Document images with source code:
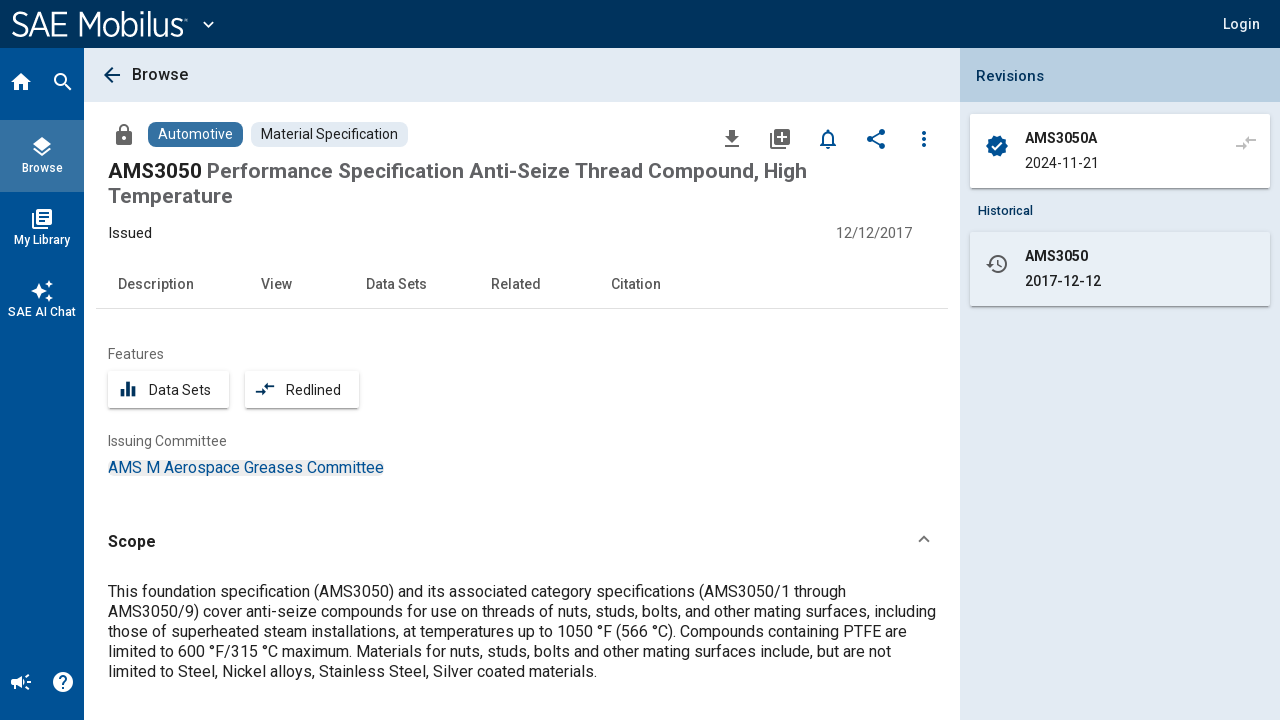

--- FILE ---
content_type: text/html; charset=UTF-8
request_url: https://saemobilus.sae.org/content/ams3050/
body_size: 1844
content:
<!DOCTYPE html>
<html lang="en">
<head>
    <meta charset="utf-8">
    <meta name="viewport" content="width=device-width, initial-scale=1">
    <title></title>
    <style>
        body {
            font-family: "Arial";
        }
    </style>
    <script type="text/javascript">
    window.awsWafCookieDomainList = [];
    window.gokuProps = {
"key":"AQIDAHjcYu/GjX+QlghicBgQ/7bFaQZ+m5FKCMDnO+vTbNg96AE+3PIzueJzgNQj9+QMRk5nAAAAfjB8BgkqhkiG9w0BBwagbzBtAgEAMGgGCSqGSIb3DQEHATAeBglghkgBZQMEAS4wEQQMJn6mAT/20mJKwxseAgEQgDuDUDB6mgzM+zHUHJS6wDTPB3Q2ncFvF8q4Hr7xqRmkaxf5g97EpA2B240DyFHO3P+dA7cbgp7Go/jL2Q==",
          "iv":"A6x+TwCWsgAAH4Ut",
          "context":"g8vyXwpspcFNovBqHpajr0i0bp7CqpByiLhxu8RJxnLLhP2xxwXrOCzJ3qlRO2mS5qMb+zPH6rsw4SKfgiOqMVJ42ygpocgN0JaGBfRGyyKqptMK5AwhLxmcWJFgmEAnFh4Tt8gESdN+4RzroMU7J8OH9+YWq0sl7dvT2Ud0GBtv6LcG6frgOawNRecu3a/EBrNtAd8mvdOPKzdm40hpHsuDdxEBtTiXAu7xjVchukfPGRk2F770qA/DtGjbLeMGizBaiEk1ler8UewbP9Eg036PzTbDCdH28XEiYw0AEHnTfOqbXMhmB/UViH+EOP75mlgaZHNBMY4oYx6Yp4NL8yVoIY6kkGsX9JlezlKmEp4Fm7SJ1BRMUkEo6HsX85hNIlUw"
};
    </script>
    <script src="https://c5de7867613c.86ca382e.us-east-2.token.awswaf.com/c5de7867613c/e63267901a18/e4262230a082/challenge.js"></script>
</head>
<body>
    <div id="challenge-container"></div>
    <script type="text/javascript">
        AwsWafIntegration.saveReferrer();
        AwsWafIntegration.checkForceRefresh().then((forceRefresh) => {
            if (forceRefresh) {
                AwsWafIntegration.forceRefreshToken().then(() => {
                    window.location.reload(true);
                });
            } else {
                AwsWafIntegration.getToken().then(() => {
                    window.location.reload(true);
                });
            }
        });
    </script>
    <noscript>
        <h1>JavaScript is disabled</h1>
        In order to continue, we need to verify that you're not a robot.
        This requires JavaScript. Enable JavaScript and then reload the page.
    </noscript>
</body>
</html>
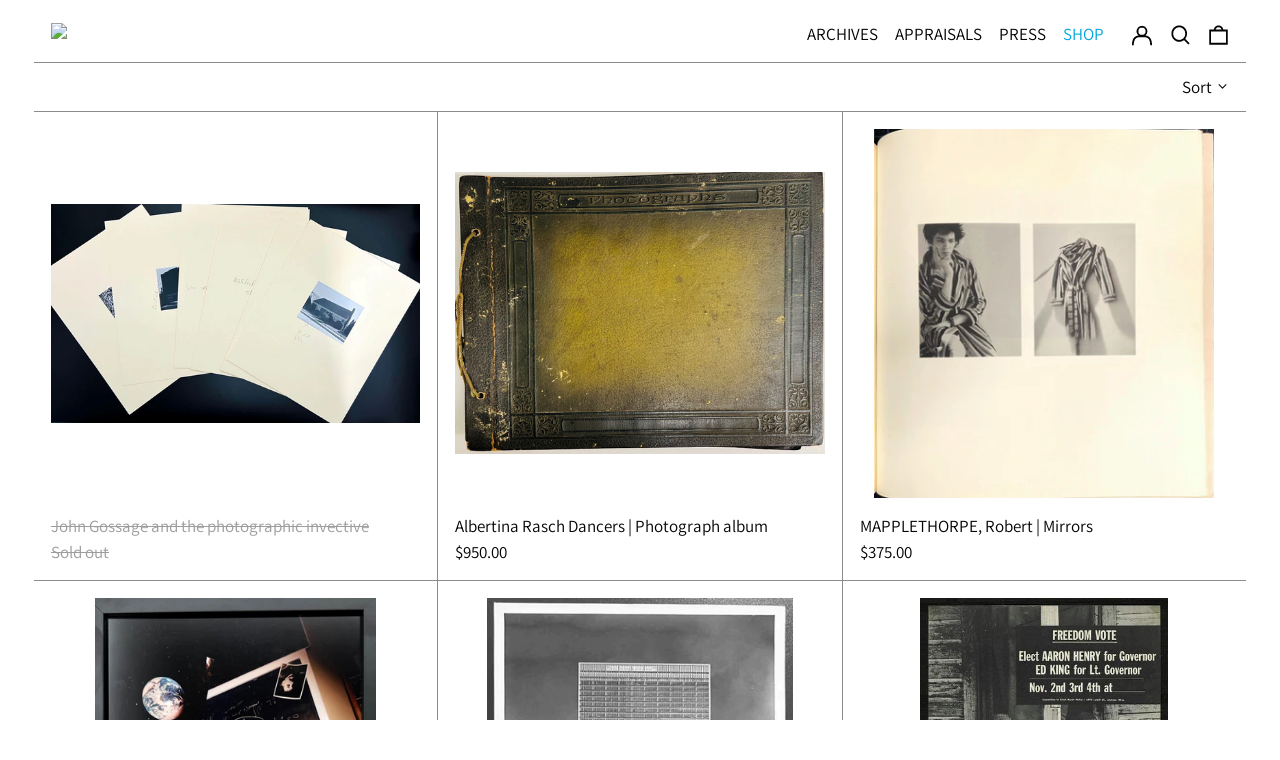

--- FILE ---
content_type: text/css
request_url: https://shop.glennhorowitz.com/cdn/shop/t/2/assets/custom.css?v=178668130579302471661663864625
body_size: -140
content:
body{max-width:1500px;margin-right:auto;margin-left:auto;padding:0 2rem}#shopify-section-161975327997fdbb12 .py-theme{margin:1.3rem 0 3rem}header .mr-6,header .mr-4{width:100%;margin-right:0}.logo-image{max-width:100%!important}.logo-image img{width:100%!important;height:auto!important}.logo-image img{opacity:1;transition:opacity .3s}.logo-image:hover img{opacity:.5}header nav .section-x-padding .flex{width:50%!important}.h-2{display:none}.sidebar-container nav li:nth-child(5){color:#00a6dd}header nav li:nth-child(4){color:#00a6dd}nav ul .ml-4 a{margin-top:6px}nav svg{margin-top:3px}.lg\:text-right{text-align:left!important}#shopify-section-161975327997fdbb12 .lg\:w-full{margin-right:15%}footer ul li svg{display:none}.rte a{text-decoration:none!important;color:#00a6dd}.rte h3{font-size:inherit}footer ul li a{color:#00a6dd}.text-footer-text div{padding-top:1rem;padding-bottom:1rem}footer .bg-border{background-color:#fff}#your-shopping-cart h1{display:none}#your-shopping-cart #MainContent{margin-top:3rem}#shopify-section-product .lg\:bg-border{background-color:#fff!important}#shopify-section-product .product-media-container{border-right:1px solid #8b8b8b}.inquire{background-color:#4caf50;border:none;color:#fff;padding:15px 32px;text-align:center;text-decoration:none;display:inline-block;font-size:16px}#shopify-section-16379556181f45fae6 .rte{display:none!important}@media (max-width: 1350px){header nav .section-x-padding .flex{width:55%!important}}@media (max-width: 1250px){header nav .section-x-padding .flex{width:60%!important}}@media (max-width: 1150px){header nav .section-x-padding .flex{width:65%!important}}@media (max-width: 1050px){header nav .section-x-padding .flex{width:70%!important}.fix-size{width:75%}}
/*# sourceMappingURL=/cdn/shop/t/2/assets/custom.css.map?v=178668130579302471661663864625 */
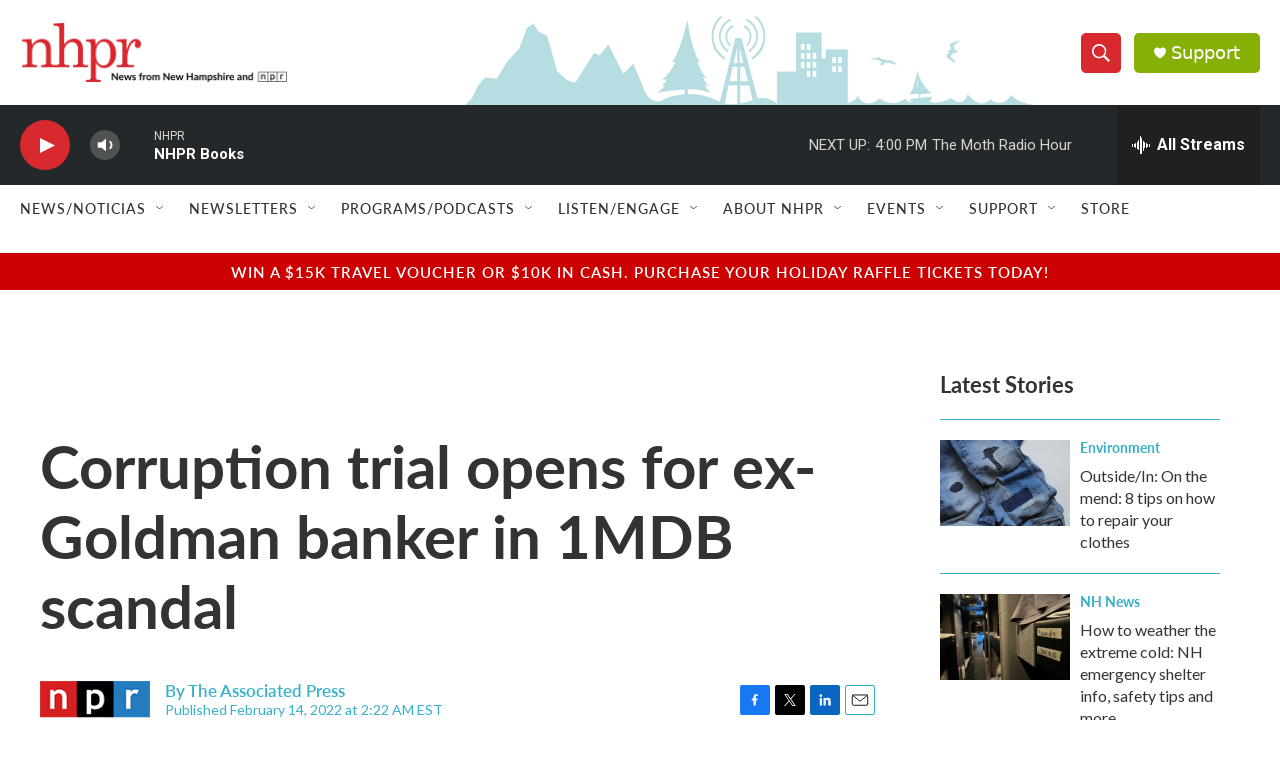

--- FILE ---
content_type: text/html; charset=utf-8
request_url: https://www.google.com/recaptcha/api2/aframe
body_size: 173
content:
<!DOCTYPE HTML><html><head><meta http-equiv="content-type" content="text/html; charset=UTF-8"></head><body><script nonce="qCMfJU9v4YaPpacRPP3vGQ">/** Anti-fraud and anti-abuse applications only. See google.com/recaptcha */ try{var clients={'sodar':'https://pagead2.googlesyndication.com/pagead/sodar?'};window.addEventListener("message",function(a){try{if(a.source===window.parent){var b=JSON.parse(a.data);var c=clients[b['id']];if(c){var d=document.createElement('img');d.src=c+b['params']+'&rc='+(localStorage.getItem("rc::a")?sessionStorage.getItem("rc::b"):"");window.document.body.appendChild(d);sessionStorage.setItem("rc::e",parseInt(sessionStorage.getItem("rc::e")||0)+1);localStorage.setItem("rc::h",'1764447664492');}}}catch(b){}});window.parent.postMessage("_grecaptcha_ready", "*");}catch(b){}</script></body></html>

Exercise>
Could every line above be set down exactly, with the pictures omitted?

Reply to the task>
--- FILE ---
content_type: text/html; charset=UTF-8
request_url: https://saemobilus.sae.org/content/ams3050/
body_size: 1844
content:
<!DOCTYPE html>
<html lang="en">
<head>
    <meta charset="utf-8">
    <meta name="viewport" content="width=device-width, initial-scale=1">
    <title></title>
    <style>
        body {
            font-family: "Arial";
        }
    </style>
    <script type="text/javascript">
    window.awsWafCookieDomainList = [];
    window.gokuProps = {
"key":"AQIDAHjcYu/GjX+QlghicBgQ/7bFaQZ+m5FKCMDnO+vTbNg96AE+3PIzueJzgNQj9+QMRk5nAAAAfjB8BgkqhkiG9w0BBwagbzBtAgEAMGgGCSqGSIb3DQEHATAeBglghkgBZQMEAS4wEQQMJn6mAT/20mJKwxseAgEQgDuDUDB6mgzM+zHUHJS6wDTPB3Q2ncFvF8q4Hr7xqRmkaxf5g97EpA2B240DyFHO3P+dA7cbgp7Go/jL2Q==",
          "iv":"A6x+TwCWsgAAH4Ut",
          "context":"g8vyXwpspcFNovBqHpajr0i0bp7CqpByiLhxu8RJxnLLhP2xxwXrOCzJ3qlRO2mS5qMb+zPH6rsw4SKfgiOqMVJ42ygpocgN0JaGBfRGyyKqptMK5AwhLxmcWJFgmEAnFh4Tt8gESdN+4RzroMU7J8OH9+YWq0sl7dvT2Ud0GBtv6LcG6frgOawNRecu3a/EBrNtAd8mvdOPKzdm40hpHsuDdxEBtTiXAu7xjVchukfPGRk2F770qA/DtGjbLeMGizBaiEk1ler8UewbP9Eg036PzTbDCdH28XEiYw0AEHnTfOqbXMhmB/UViH+EOP75mlgaZHNBMY4oYx6Yp4NL8yVoIY6kkGsX9JlezlKmEp4Fm7SJ1BRMUkEo6HsX85hNIlUw"
};
    </script>
    <script src="https://c5de7867613c.86ca382e.us-east-2.token.awswaf.com/c5de7867613c/e63267901a18/e4262230a082/challenge.js"></script>
</head>
<body>
    <div id="challenge-container"></div>
    <script type="text/javascript">
        AwsWafIntegration.saveReferrer();
        AwsWafIntegration.checkForceRefresh().then((forceRefresh) => {
            if (forceRefresh) {
                AwsWafIntegration.forceRefreshToken().then(() => {
                    window.location.reload(true);
                });
            } else {
                AwsWafIntegration.getToken().then(() => {
                    window.location.reload(true);
                });
            }
        });
    </script>
    <noscript>
        <h1>JavaScript is disabled</h1>
        In order to continue, we need to verify that you're not a robot.
        This requires JavaScript. Enable JavaScript and then reload the page.
    </noscript>
</body>
</html>

--- FILE ---
content_type: text/css
request_url: https://shop.glennhorowitz.com/cdn/shop/t/2/assets/custom.css?v=178668130579302471661663864625
body_size: -140
content:
body{max-width:1500px;margin-right:auto;margin-left:auto;padding:0 2rem}#shopify-section-161975327997fdbb12 .py-theme{margin:1.3rem 0 3rem}header .mr-6,header .mr-4{width:100%;margin-right:0}.logo-image{max-width:100%!important}.logo-image img{width:100%!important;height:auto!important}.logo-image img{opacity:1;transition:opacity .3s}.logo-image:hover img{opacity:.5}header nav .section-x-padding .flex{width:50%!important}.h-2{display:none}.sidebar-container nav li:nth-child(5){color:#00a6dd}header nav li:nth-child(4){color:#00a6dd}nav ul .ml-4 a{margin-top:6px}nav svg{margin-top:3px}.lg\:text-right{text-align:left!important}#shopify-section-161975327997fdbb12 .lg\:w-full{margin-right:15%}footer ul li svg{display:none}.rte a{text-decoration:none!important;color:#00a6dd}.rte h3{font-size:inherit}footer ul li a{color:#00a6dd}.text-footer-text div{padding-top:1rem;padding-bottom:1rem}footer .bg-border{background-color:#fff}#your-shopping-cart h1{display:none}#your-shopping-cart #MainContent{margin-top:3rem}#shopify-section-product .lg\:bg-border{background-color:#fff!important}#shopify-section-product .product-media-container{border-right:1px solid #8b8b8b}.inquire{background-color:#4caf50;border:none;color:#fff;padding:15px 32px;text-align:center;text-decoration:none;display:inline-block;font-size:16px}#shopify-section-16379556181f45fae6 .rte{display:none!important}@media (max-width: 1350px){header nav .section-x-padding .flex{width:55%!important}}@media (max-width: 1250px){header nav .section-x-padding .flex{width:60%!important}}@media (max-width: 1150px){header nav .section-x-padding .flex{width:65%!important}}@media (max-width: 1050px){header nav .section-x-padding .flex{width:70%!important}.fix-size{width:75%}}
/*# sourceMappingURL=/cdn/shop/t/2/assets/custom.css.map?v=178668130579302471661663864625 */

--- FILE ---
content_type: text/html; charset=utf-8
request_url: https://www.google.com/recaptcha/api2/aframe
body_size: 173
content:
<!DOCTYPE HTML><html><head><meta http-equiv="content-type" content="text/html; charset=UTF-8"></head><body><script nonce="qCMfJU9v4YaPpacRPP3vGQ">/** Anti-fraud and anti-abuse applications only. See google.com/recaptcha */ try{var clients={'sodar':'https://pagead2.googlesyndication.com/pagead/sodar?'};window.addEventListener("message",function(a){try{if(a.source===window.parent){var b=JSON.parse(a.data);var c=clients[b['id']];if(c){var d=document.createElement('img');d.src=c+b['params']+'&rc='+(localStorage.getItem("rc::a")?sessionStorage.getItem("rc::b"):"");window.document.body.appendChild(d);sessionStorage.setItem("rc::e",parseInt(sessionStorage.getItem("rc::e")||0)+1);localStorage.setItem("rc::h",'1764447664492');}}}catch(b){}});window.parent.postMessage("_grecaptcha_ready", "*");}catch(b){}</script></body></html>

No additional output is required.